"Large vs Small Caps: Yield Curve Flattens in Week 51"

Finance Published: June 14, 2013
DIAAGG

Weekly Market Portrait: US Markets in Week 51

As the year wound down, markets were largely tranquil during the final week of December 2012. However, a deeper examination reveals notable market dynamics that offer insights into portfolio management. This Week 51 snapshot provides valuable perspectives for investors.

Large Caps vs. Small Caps: A Tale of Two Markets

In Week 51, large cap stocks outperformed their small-cap counterparts. The S&P 500 returned an impressive 23.47% in 2012, while the Russell 2000 lagged behind with a return of 16.18%. Several factors contributed to this divergence:

Market capitalization: Large caps often exhibit stable earnings and dividends, making them attractive during volatile market conditions. Conversely, small caps offer growth potential but may be riskier due to their size and liquidity.

Sector exposure: Large caps tend to have greater exposure to defensive sectors like healthcare and consumer staples, which performed well in 2012. Small caps are often more cyclical, tied closely to economic growth.

Bonds: The Flattening Yield Curve

Bond markets also experienced trends during Week 51, with the yield curve flattening as long-term Treasury yields fell relative to shorter-term rates. This phenomenon is often associated with impending economic slowing or recession due to:

Monetary policy: When central banks engage in quantitative easing, they buy longer-dated bonds, driving down their yields and causing the yield curve to flatten.

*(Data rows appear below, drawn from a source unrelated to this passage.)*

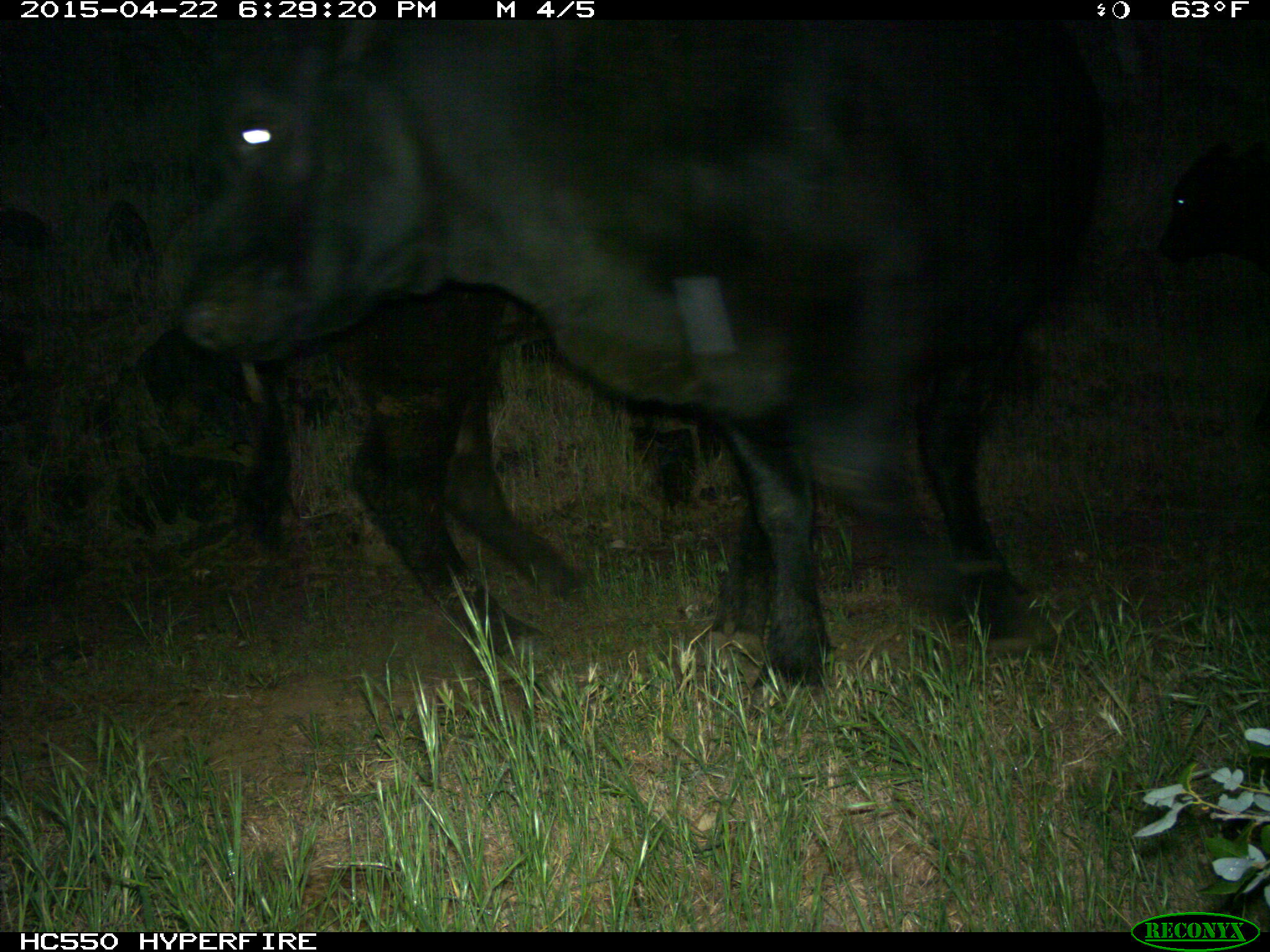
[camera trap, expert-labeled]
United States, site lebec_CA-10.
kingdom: Animalia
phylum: Chordata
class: Mammalia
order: Artiodactyla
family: Bovidae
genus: Bos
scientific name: Bos taurus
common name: domestic cow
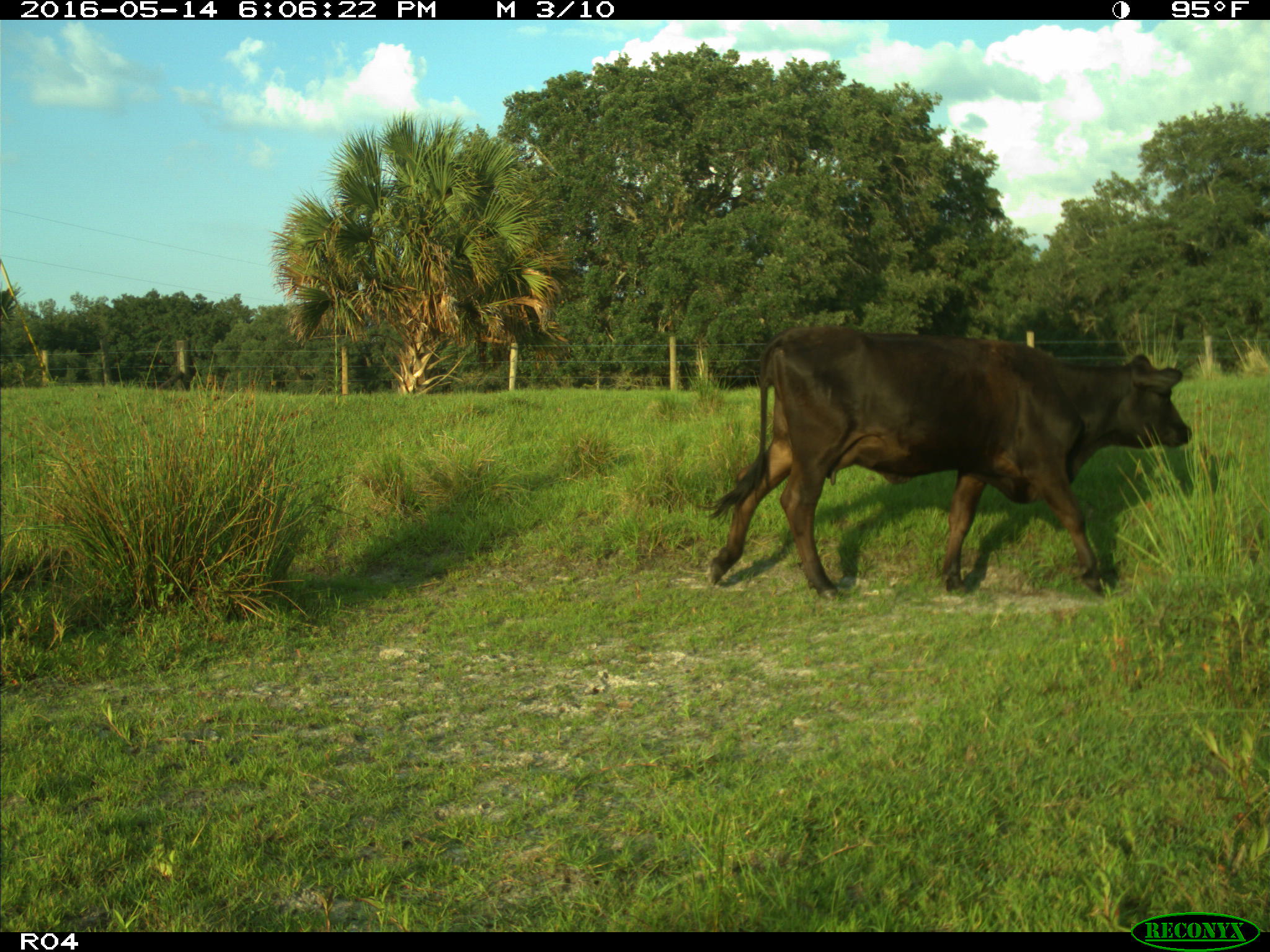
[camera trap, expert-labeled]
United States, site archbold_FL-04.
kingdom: Animalia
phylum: Chordata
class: Mammalia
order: Artiodactyla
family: Bovidae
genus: Bos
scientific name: Bos taurus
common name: domestic cow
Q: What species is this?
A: Bos taurus (domestic cow).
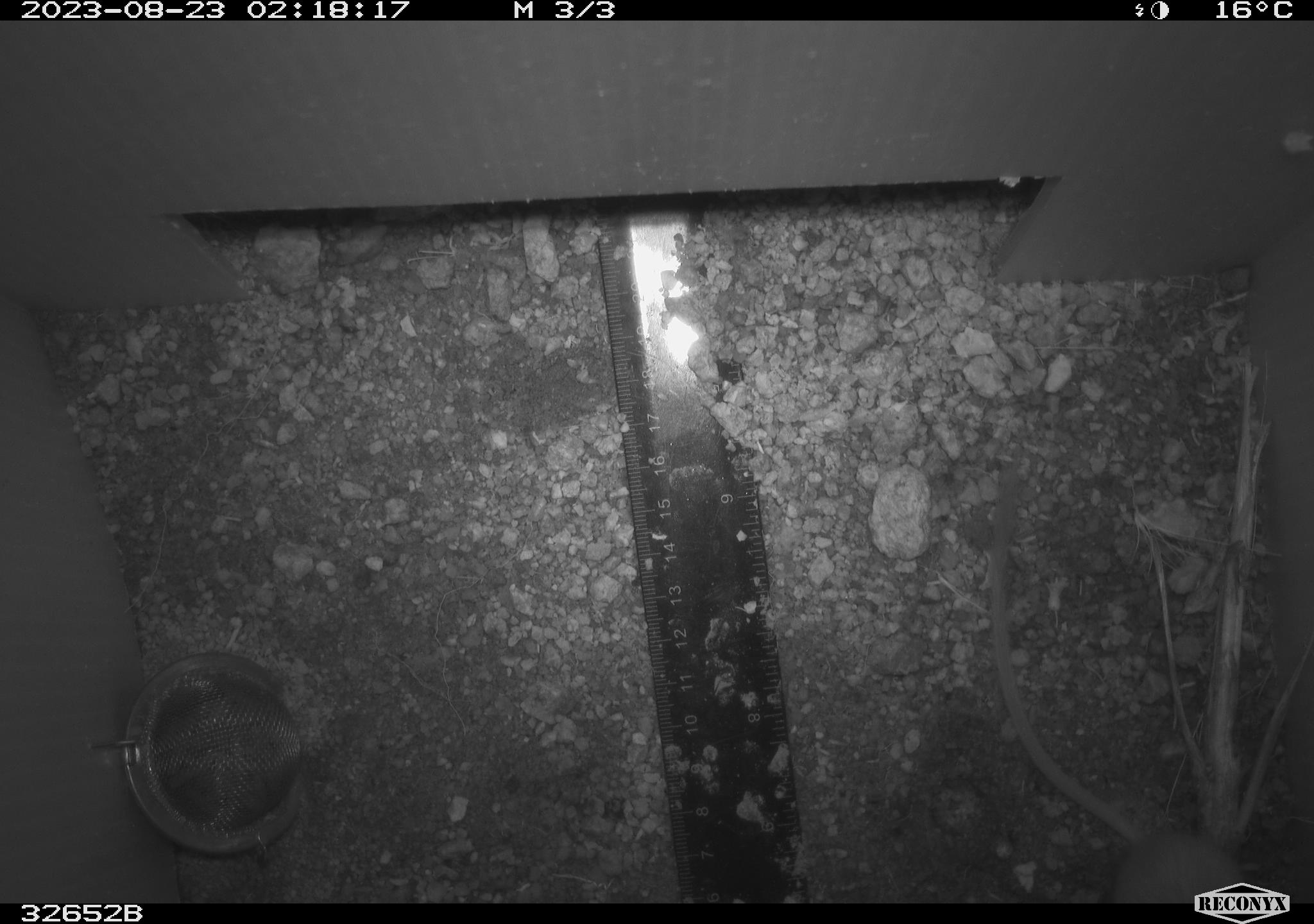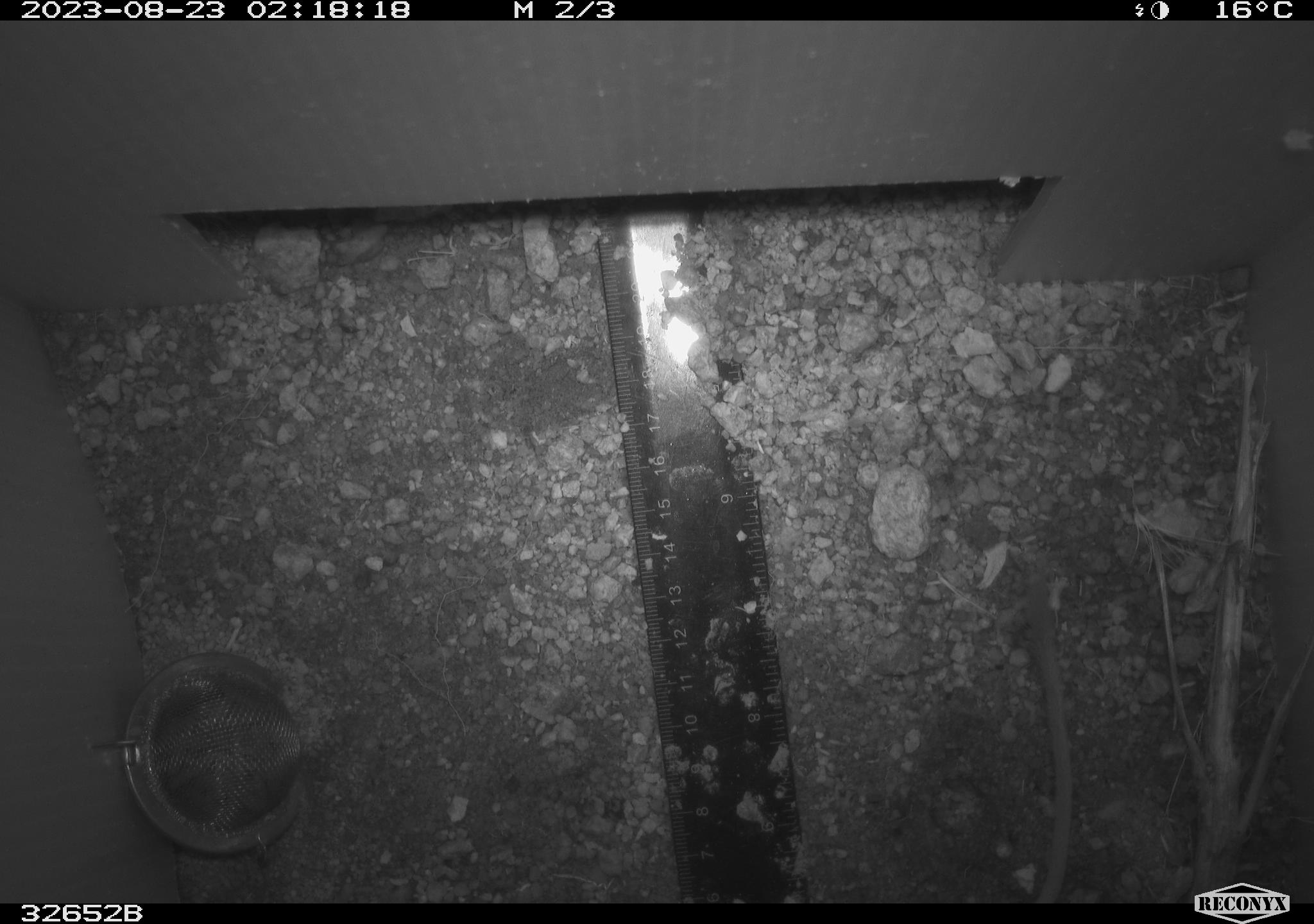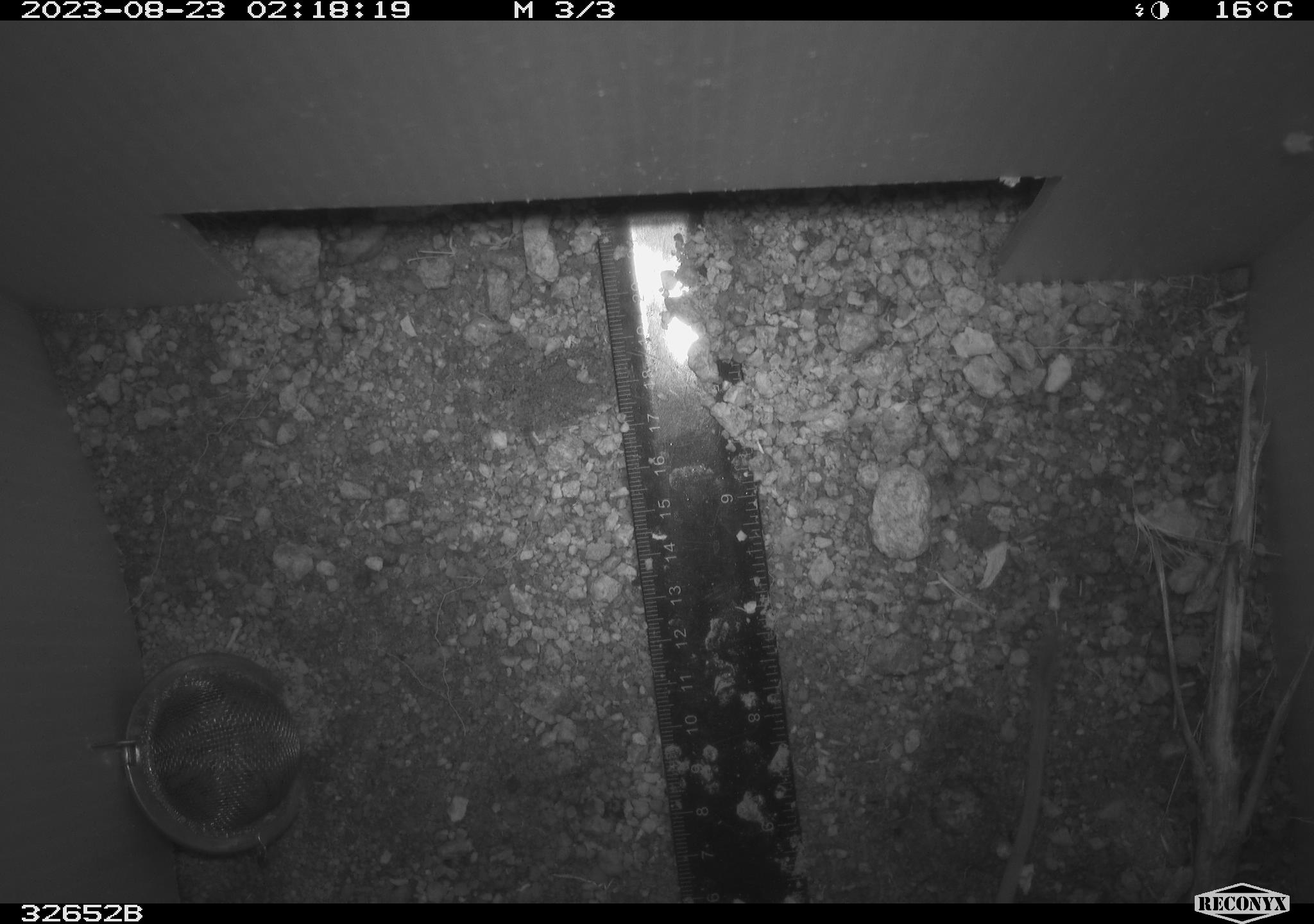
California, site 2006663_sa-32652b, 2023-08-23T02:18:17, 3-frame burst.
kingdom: Animalia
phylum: Chordata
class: Mammalia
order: Rodentia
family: Heteromyidae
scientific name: Heteromyidae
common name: kangaroo rats and pocket mice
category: heteromyidae family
Heteromyidae family (kangaroo rats and pocket mice) (Heteromyidae).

Inflation expectations: A flat yield curve suggests investors expect low inflation ahead, which can signal an impending slowdown in economic growth.

Portfolio Implications: Navigating C, DIA, AGG

Considering these dynamics, let's evaluate how they might impact three popular ETFs:

- C (Vanguard Total Market ETF): Offering broad exposure to US markets with a large-cap tilt, C may benefit from continued outperformance of large caps over small caps. - DIA (Dow Jones Industrial Average Index Shares): Tracking the 30 largest US companies, DIA reflects large cap strength but with a more concentrated portfolio.

Risks and opportunities: - Risk: A rotation from large caps to small caps or a steepening yield curve could hurt C and DIA while benefiting AGG. - Opportunity: Large cap outperformance may continue, favoring C and DIA. Low bond yields make AGG attractive for income-oriented investors.

Scenario planning: - Conservative: Reduce exposure to long-term bonds like AGG and consider short-term bond funds or cash equivalents. - Moderate: Maintain a balanced portfolio with core holdings in C and DIA, supplemented by sector-specific ETFs. - Aggressive: Allocate more to small caps, considering funds that track indices like the Russell 2000.